**Stated goal:** Can you gather every row below that contains the word "tower", with case counting, and copy each one out in full?

**Information supplied:**
⁂

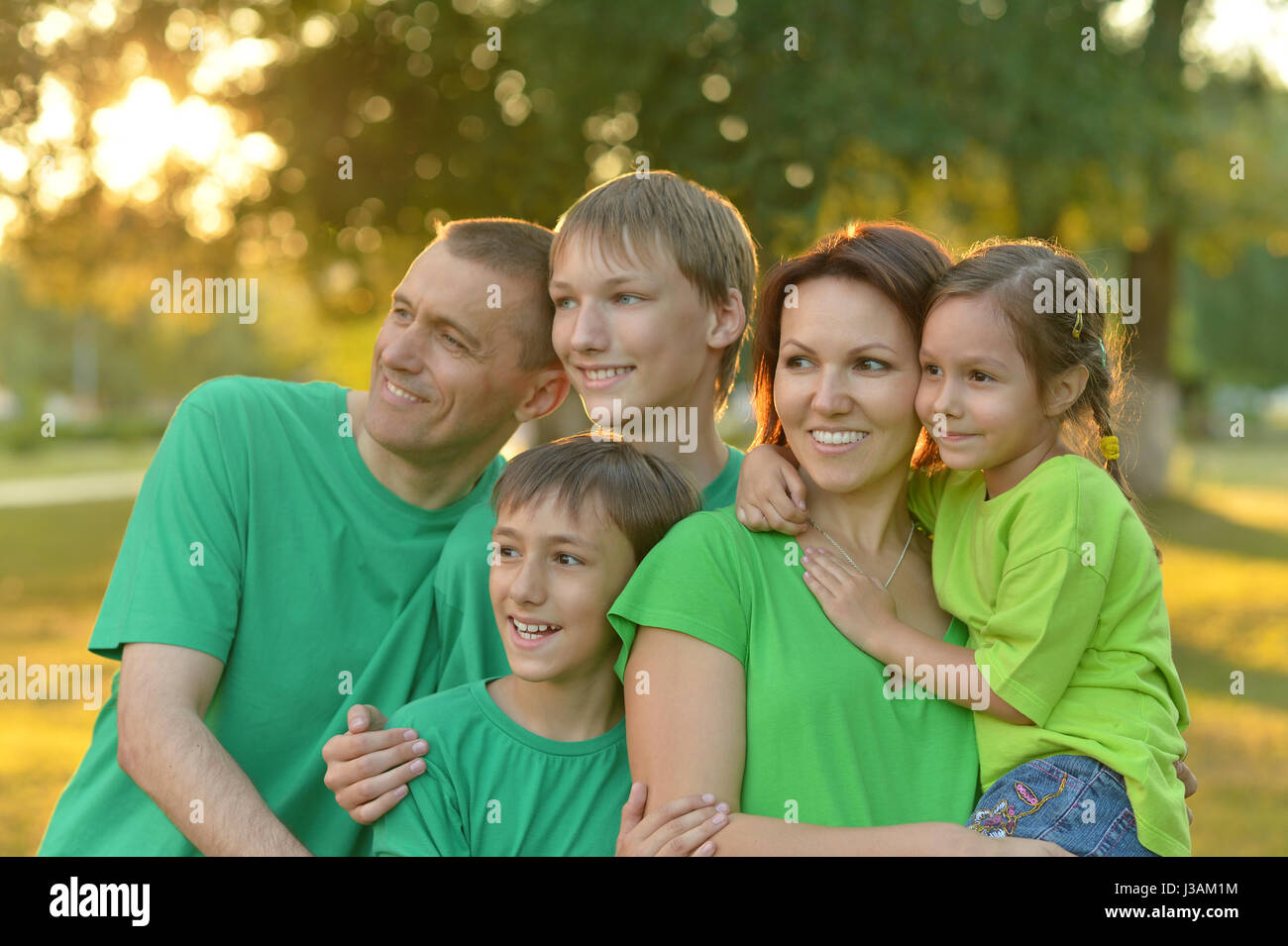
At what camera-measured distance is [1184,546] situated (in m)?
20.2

⁂

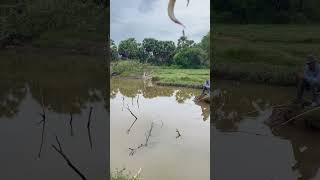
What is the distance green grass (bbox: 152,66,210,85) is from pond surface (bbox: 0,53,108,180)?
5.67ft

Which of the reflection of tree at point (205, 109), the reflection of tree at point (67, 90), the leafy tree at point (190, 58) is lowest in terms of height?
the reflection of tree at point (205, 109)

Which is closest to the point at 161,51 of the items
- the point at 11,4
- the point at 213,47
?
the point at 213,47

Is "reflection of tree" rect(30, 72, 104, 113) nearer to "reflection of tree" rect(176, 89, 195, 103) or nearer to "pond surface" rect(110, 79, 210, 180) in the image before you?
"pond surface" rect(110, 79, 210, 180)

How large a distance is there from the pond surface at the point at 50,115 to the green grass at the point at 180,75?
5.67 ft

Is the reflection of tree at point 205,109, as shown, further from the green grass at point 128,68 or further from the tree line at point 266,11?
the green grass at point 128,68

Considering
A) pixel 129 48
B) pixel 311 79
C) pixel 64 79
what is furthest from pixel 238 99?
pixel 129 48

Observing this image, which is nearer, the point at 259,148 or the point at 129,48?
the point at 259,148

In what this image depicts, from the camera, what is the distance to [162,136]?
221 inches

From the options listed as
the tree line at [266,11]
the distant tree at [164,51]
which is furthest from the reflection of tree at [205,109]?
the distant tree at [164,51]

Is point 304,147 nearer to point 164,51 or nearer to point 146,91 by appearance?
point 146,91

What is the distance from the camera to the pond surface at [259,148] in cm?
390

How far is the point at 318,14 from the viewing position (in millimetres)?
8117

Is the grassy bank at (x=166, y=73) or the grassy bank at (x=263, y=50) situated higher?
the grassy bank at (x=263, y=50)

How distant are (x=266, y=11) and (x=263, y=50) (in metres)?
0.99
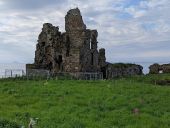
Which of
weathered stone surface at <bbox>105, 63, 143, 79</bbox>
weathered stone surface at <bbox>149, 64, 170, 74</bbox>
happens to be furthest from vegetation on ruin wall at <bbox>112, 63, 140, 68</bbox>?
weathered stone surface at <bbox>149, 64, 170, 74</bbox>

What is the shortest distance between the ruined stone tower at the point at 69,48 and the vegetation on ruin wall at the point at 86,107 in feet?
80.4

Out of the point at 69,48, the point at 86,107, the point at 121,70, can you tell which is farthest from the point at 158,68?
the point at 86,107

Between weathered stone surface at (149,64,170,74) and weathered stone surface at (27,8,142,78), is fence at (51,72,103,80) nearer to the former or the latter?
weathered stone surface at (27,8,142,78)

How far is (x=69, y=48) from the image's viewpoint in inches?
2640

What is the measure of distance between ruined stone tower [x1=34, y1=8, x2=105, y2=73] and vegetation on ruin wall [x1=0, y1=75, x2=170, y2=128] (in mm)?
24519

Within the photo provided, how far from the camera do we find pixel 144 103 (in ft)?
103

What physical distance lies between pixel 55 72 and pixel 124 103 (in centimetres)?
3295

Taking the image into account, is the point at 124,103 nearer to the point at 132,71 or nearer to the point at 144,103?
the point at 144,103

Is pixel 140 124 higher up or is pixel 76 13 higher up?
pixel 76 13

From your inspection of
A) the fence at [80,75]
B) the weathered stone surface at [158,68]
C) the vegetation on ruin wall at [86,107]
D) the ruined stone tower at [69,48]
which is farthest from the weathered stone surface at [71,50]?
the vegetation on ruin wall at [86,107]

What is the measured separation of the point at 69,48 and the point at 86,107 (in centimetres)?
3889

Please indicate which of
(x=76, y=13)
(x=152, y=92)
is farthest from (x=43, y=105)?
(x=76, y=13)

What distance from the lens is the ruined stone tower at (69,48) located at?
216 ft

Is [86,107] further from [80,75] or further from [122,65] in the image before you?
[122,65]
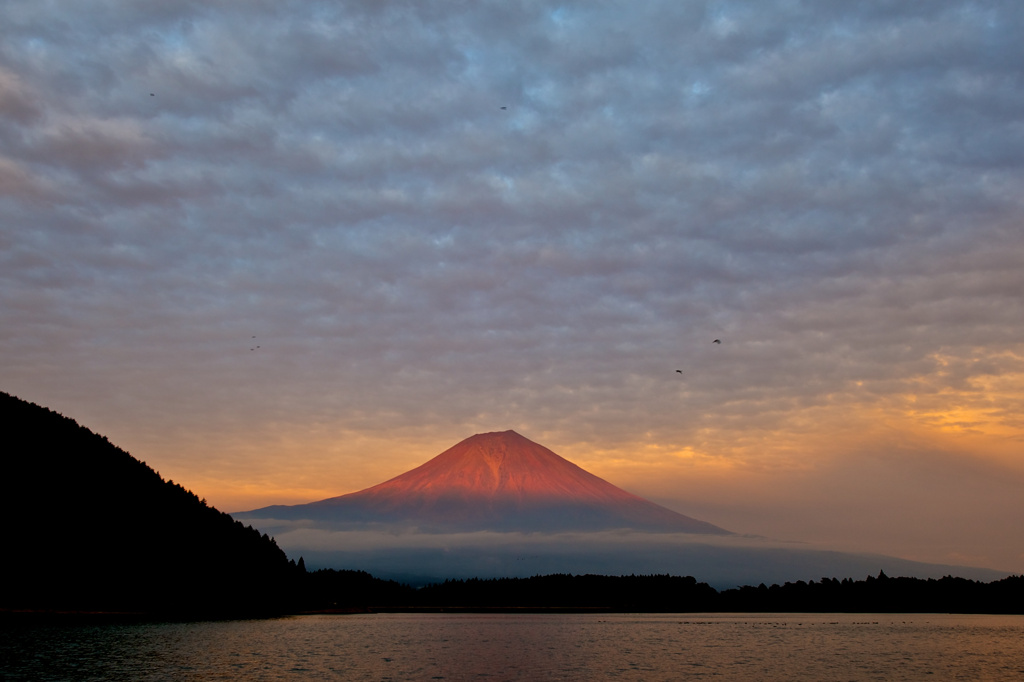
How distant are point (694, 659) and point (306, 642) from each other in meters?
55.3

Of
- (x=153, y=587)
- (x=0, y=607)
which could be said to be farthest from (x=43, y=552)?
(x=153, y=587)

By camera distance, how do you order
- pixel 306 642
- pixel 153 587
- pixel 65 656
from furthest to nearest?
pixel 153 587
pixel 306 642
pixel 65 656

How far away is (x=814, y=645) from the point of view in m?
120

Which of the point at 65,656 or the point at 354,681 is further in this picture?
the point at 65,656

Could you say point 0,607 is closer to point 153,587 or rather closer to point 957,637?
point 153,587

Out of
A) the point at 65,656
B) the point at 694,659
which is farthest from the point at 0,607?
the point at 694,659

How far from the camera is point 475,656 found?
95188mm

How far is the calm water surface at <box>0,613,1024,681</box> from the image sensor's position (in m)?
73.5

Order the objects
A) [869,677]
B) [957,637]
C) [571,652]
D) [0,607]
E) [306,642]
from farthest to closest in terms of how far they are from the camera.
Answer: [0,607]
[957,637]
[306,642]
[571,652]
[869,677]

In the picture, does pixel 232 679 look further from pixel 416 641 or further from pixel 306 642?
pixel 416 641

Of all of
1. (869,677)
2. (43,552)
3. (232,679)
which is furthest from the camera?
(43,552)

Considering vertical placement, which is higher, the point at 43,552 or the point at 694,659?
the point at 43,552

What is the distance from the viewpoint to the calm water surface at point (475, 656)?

⁂

**Solved exercise:**
What is the shortest distance between the ruined stone tower at the point at 69,48 and the vegetation on ruin wall at the point at 86,107 in feet?
What is the measure of distance between ruined stone tower [x1=34, y1=8, x2=105, y2=73] and vegetation on ruin wall [x1=0, y1=75, x2=170, y2=128] (in mm)?
D) the ruined stone tower at [69,48]
What distance from the lens is the ruined stone tower at (69,48) located at?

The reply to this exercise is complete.